Sea Harvest a conclu un accord pour vendre sa filiale laitière, Ladismith Cheese, à Fairfield Dairy, une unité de Woodlands Dairy, pour un montant allant jusqu’à 850 millions de rands en espèces. Cette transaction vise à réduire la dette et à recentrer l’entreprise sur ses activités principales dans les produits de la mer. Woodlands Dairy étendra ses capacités de production et sa présence nationale grâce à cette acquisition.
Sea Harvest Group a annoncé la vente de Ladismith Cheese Company à Fairfield Dairy, une filiale à 100 % de Woodlands Dairy Group, dans une transaction évaluée à une valeur d’entreprise de 840 millions de rands, plafonnée à 850 millions de rands après ajustements pour le fonds de roulement et la dette nette. Cette transaction en espèces fait partie de la stratégie de Sea Harvest, esquissée début 2025, visant à réduire sa dette de 50 % sur trois ans en vendant des actifs non liés à la pêche. Les recettes serviront directement à rembourser la dette à long terme de ses opérations sud-africaines.
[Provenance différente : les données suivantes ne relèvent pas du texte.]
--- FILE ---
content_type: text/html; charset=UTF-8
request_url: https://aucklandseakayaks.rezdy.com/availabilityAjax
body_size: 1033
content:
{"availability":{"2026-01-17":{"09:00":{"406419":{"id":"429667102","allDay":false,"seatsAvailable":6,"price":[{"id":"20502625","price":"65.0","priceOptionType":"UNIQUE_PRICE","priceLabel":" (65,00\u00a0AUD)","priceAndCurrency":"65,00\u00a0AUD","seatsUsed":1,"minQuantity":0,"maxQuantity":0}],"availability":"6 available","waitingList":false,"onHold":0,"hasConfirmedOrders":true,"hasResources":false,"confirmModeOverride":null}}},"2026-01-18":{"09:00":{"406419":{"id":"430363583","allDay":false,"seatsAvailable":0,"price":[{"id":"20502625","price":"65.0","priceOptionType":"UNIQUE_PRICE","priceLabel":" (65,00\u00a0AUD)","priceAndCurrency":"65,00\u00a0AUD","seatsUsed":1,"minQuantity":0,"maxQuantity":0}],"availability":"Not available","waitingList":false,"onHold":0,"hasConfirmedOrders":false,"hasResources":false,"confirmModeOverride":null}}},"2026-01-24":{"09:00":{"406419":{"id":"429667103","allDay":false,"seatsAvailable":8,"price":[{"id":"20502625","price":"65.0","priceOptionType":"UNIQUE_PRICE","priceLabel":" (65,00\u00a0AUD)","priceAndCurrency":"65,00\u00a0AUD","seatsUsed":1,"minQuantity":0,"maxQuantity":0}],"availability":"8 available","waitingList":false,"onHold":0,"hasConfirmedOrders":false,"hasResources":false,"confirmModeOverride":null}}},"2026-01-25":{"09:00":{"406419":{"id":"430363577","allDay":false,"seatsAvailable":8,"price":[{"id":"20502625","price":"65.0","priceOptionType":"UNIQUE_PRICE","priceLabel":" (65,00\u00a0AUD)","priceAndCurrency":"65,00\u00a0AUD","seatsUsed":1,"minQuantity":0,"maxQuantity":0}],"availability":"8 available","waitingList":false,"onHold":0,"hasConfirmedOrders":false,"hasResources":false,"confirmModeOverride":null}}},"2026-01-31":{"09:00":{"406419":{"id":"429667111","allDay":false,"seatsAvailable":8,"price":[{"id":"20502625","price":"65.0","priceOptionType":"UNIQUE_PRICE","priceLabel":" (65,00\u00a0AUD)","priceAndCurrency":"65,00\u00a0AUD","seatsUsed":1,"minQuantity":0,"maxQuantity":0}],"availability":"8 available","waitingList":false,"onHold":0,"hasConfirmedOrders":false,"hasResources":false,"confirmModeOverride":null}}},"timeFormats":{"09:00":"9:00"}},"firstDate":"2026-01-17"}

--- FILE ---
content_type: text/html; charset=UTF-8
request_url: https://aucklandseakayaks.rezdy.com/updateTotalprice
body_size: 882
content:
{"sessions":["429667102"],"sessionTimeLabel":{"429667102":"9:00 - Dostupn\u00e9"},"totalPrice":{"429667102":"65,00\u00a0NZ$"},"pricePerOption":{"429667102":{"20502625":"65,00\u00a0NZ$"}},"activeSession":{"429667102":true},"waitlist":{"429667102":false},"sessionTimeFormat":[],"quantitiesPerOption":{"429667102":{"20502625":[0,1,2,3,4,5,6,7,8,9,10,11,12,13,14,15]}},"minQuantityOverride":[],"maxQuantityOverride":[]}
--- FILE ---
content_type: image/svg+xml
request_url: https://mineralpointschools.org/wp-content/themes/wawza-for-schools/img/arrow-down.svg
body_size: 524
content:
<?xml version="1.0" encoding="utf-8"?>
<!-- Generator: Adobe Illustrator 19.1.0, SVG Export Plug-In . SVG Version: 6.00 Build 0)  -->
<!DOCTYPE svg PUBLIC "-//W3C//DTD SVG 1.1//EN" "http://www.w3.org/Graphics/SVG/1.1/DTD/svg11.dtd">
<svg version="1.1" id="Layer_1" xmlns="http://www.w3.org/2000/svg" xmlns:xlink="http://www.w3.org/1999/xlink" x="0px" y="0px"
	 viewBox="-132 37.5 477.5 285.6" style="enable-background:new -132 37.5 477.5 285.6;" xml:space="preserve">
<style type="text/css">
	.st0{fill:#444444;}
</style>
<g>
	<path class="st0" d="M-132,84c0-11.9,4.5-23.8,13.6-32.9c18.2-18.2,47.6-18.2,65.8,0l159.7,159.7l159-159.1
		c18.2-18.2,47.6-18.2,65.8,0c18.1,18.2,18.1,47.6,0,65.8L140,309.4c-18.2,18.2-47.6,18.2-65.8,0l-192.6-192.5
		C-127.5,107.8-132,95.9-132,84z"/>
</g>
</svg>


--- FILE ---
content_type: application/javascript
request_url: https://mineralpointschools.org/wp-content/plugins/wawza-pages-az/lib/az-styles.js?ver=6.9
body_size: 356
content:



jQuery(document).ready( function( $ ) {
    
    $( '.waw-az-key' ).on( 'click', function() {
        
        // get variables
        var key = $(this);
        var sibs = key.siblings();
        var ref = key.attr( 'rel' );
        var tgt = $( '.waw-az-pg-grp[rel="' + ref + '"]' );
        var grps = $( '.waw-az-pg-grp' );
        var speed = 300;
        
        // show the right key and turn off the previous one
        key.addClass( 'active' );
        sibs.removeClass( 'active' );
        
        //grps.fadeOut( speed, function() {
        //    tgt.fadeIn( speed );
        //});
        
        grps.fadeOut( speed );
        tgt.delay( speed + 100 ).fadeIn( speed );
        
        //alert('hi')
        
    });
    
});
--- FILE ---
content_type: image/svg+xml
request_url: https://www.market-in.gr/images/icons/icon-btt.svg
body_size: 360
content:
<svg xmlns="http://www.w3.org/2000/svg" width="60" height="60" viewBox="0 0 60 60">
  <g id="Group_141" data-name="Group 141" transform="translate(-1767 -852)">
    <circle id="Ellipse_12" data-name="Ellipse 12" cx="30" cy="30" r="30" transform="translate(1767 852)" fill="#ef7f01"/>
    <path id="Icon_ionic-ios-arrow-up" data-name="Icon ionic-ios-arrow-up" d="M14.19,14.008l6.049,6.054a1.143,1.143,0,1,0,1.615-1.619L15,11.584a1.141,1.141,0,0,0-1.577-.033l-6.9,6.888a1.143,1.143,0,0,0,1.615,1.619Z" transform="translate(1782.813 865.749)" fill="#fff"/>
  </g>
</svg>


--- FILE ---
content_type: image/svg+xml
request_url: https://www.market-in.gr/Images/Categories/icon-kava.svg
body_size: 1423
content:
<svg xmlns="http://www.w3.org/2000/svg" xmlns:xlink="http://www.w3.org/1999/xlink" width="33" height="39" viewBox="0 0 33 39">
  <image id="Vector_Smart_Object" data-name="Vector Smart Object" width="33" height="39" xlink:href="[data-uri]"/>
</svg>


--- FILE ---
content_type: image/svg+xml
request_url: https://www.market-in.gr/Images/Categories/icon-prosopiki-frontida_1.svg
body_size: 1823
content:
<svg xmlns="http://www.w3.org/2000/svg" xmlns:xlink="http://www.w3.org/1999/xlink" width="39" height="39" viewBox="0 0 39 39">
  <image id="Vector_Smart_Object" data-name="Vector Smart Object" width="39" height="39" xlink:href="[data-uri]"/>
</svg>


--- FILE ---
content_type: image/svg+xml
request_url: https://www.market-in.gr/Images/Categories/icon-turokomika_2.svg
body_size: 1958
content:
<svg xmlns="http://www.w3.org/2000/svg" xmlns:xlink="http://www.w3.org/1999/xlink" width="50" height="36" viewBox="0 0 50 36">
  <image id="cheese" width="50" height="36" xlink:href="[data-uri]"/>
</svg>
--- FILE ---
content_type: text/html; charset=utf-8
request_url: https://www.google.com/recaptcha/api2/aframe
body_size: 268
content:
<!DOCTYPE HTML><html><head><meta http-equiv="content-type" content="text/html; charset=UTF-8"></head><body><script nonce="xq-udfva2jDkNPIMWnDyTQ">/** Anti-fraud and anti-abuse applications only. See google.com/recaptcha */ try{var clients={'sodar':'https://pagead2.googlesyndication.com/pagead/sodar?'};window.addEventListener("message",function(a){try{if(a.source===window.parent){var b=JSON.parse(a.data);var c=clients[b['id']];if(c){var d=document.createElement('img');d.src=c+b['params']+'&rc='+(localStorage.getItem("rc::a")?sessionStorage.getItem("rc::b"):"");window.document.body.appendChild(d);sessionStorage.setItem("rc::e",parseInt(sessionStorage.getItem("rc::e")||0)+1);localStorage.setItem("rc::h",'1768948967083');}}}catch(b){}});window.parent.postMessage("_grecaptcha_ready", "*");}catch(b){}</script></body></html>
Ladismith Cheese a enregistré un bénéfice après impôts de 32 millions de rands pour les six mois se terminant en juin 2025, avec une valeur nette d’actifs de 980 millions de rands. Malgré ses solides performances, la vente permet à Sea Harvest de se concentrer sur son groupe principal de pêche sud-africain, qui a généré 64 % des revenus du groupe au premier semestre 2025. Le segment pêche a enregistré une augmentation de 15 % des volumes de prise de merlu et des prix de vente internationaux 10 % plus élevés, contribuant à une amélioration du ratio dette nette/EBITDA à 2,1 fois contre 2,5 fois en décembre 2024.
Le PDG de Sea Harvest, Felix Ratheb, a déclaré : « Conformément aux objectifs stratégiques présentés aux actionnaires début 2025, Sea Harvest entend réduire son endettement via la cession d’actifs non liés à la pêche et se recentrer sur ses activités de produits de la mer. » Avant la finalisation, Ladismith sera restructurée en filiale directe de Sea Harvest.
Pour Woodlands Dairy, cette acquisition renforce sa présence dans le Western Cape et approfondit son expertise dans le fromage, le beurre et la poudre de lait. La PDG Helen McDougall a noté : « Cela s’aligne parfaitement avec notre vision de fournir des produits laitiers de haute qualité et durables à un marché en croissance. » La transaction positionne Woodlands comme la plus grande entreprise laitière entièrement détenue par des Sud-Africains, avec 25 % de participation noire. Elle emploie environ 580 personnes, et les opérations, y compris les marques et les avantages pour le personnel, resteront stables après l’acquisition.
La transaction est soumise à des conditions suspensives, notamment l’approbation des prêteurs d’ici le 15 janvier 2026 et l’approbation de l’Autorité de la concurrence d’ici le 31 mars 2026. L’Afrique du Sud occupe la deuxième place en Afrique pour la consommation de fromage par habitant, à 5,5 kg par personne par an, stimulée par la demande de produits transformés abordables.